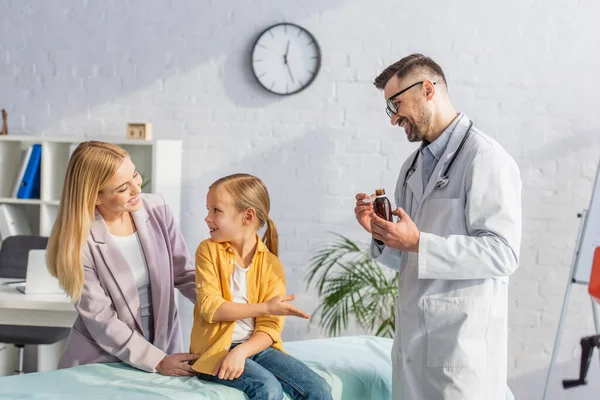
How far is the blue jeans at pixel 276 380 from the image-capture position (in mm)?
2236

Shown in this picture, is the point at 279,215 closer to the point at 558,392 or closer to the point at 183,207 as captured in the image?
the point at 183,207

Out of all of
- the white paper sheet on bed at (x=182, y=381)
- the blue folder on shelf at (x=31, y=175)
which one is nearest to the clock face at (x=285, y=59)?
the blue folder on shelf at (x=31, y=175)

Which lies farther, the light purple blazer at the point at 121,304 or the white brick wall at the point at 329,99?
the white brick wall at the point at 329,99

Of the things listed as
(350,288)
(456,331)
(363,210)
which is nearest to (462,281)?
(456,331)

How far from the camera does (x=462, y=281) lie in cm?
221

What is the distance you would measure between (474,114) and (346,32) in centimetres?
84

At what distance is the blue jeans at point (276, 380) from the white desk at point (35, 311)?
1.19 m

* * *

- Exercise brief:
Reproduce the entries word for word, from the line containing "Of the things listed as" through the end of the entries, both included.

- The output:
Of the things listed as
(350,288)
(456,331)
(363,210)
which is nearest to (462,281)?
(456,331)

How far from the camera does (x=462, y=281) lie in cm?
221

What is the distance you would measure between (474,114) and (346,32) in centimetres?
84

At what distance is the blue jeans at point (276, 380) from the white desk at point (35, 311)?
1.19 m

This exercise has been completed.